Total HMBS payoff speeds in February were a tad slower than those in January; Mandatory Purchases and natural payoffs were approximately 9.2% and 6.5% per annum, respectively. February payoffs totaled about $792 million compared to January’s $814 million. Outstanding HMBS decreased slightly to $58.7 billion.
As mentioned in previous blogs, Ginnie Mae took over RMF’s HMBS portfolio in December 2022. “Ginnie Mae – Reverse Mortgage Funding 42” remains as issuer of record for 4,022 former RMF pools. About $309 million of Issuer 42’s portfolio paid off in February, but Issuer 42 still accounts for $17.7 billion, or about 30% of all outstanding HMBS. Issuer 42 has not issued any tail pools; we estimate Issuer 42 now has well over $1 billion uncertificated position, that is, the excess of their portfolio’s HECM asset balance over the balance of their HMBS liability.

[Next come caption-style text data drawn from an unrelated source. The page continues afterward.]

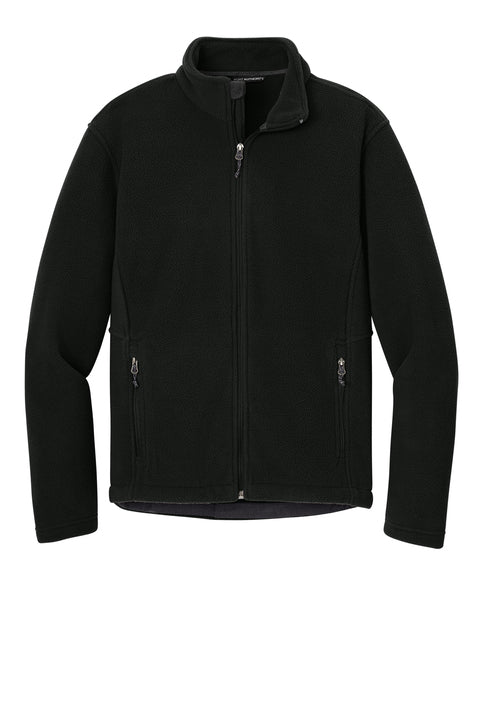 Fleece Full-Zip Jacket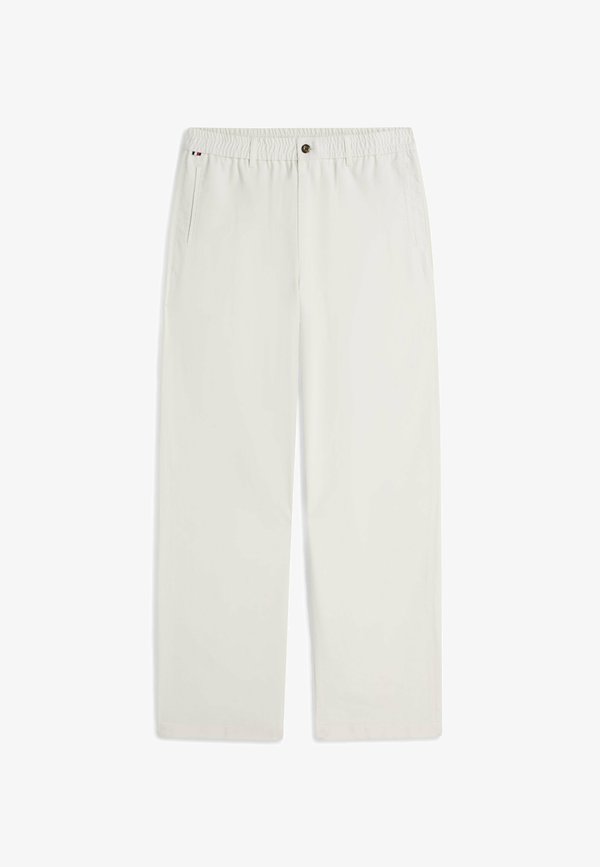 Tommy Hilfiger Trousers - ivory petal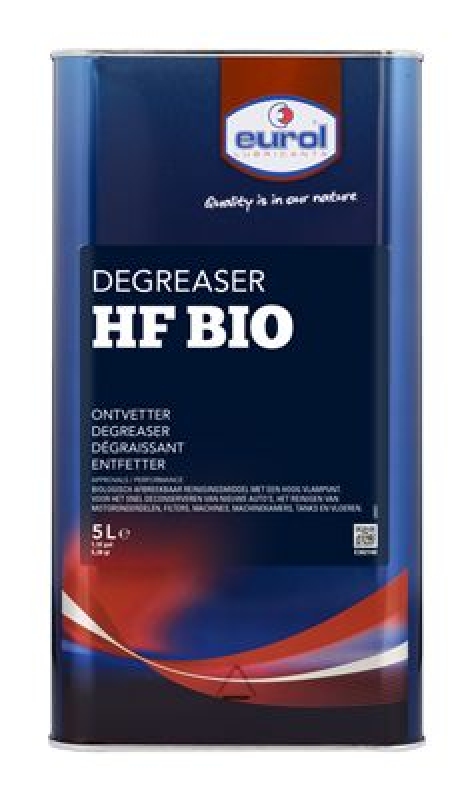 EUROL Universalreiniger Eurol Degreaser HF BIO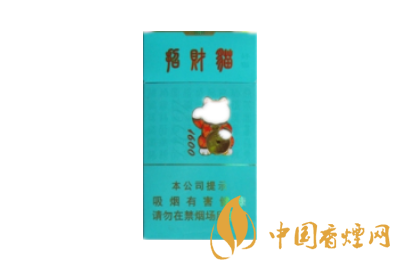 好貓(招財貓細支)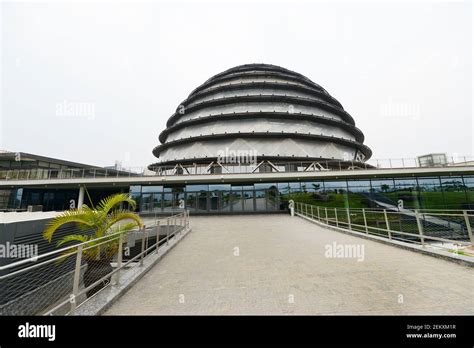 The Kigali Convention Centre , Kigali, Rwanda Stock Photo - Alamy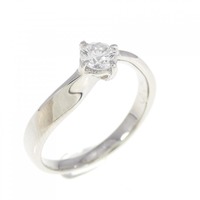 PT ダイヤモンド リング 0.239CT E VS1 VG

When a HECM loan balance reaches 98% of its MCA, the HMBS issuer is required to buy the loans out of the HMBS pool, and then may assign the loan to HUD if the loan is not in default. This is effectively a prepayment event for the HMBS investor, even though the underlying HECM loan remains outstanding. According to our friends at Recursion, 59% of HMBS payoffs last month were due to Mandatory Purchase, totaling about $463 million, a significant decrease from last month’s $514 million, dropping below the average for calendar year 2023 ($504 million per month) but remaining above 2022’s $315 million per month.
Including the Mandatory Purchases, HMBS paid off at a 15.7% annual rate in February, and 17.2% over the last 12 months. Exclusive of Mandatory Purchases, the rate of HMBS payoffs has fallen significantly over the past 12 months. Natural payoffs (those other than Mandatory Purchases) for the 12 month period ending February 30th were 7.4% per annum, compared to 12.3% for the prior 12 month period.
New View Advisors compiled this data from publicly available Ginnie Mae data as well as private sources.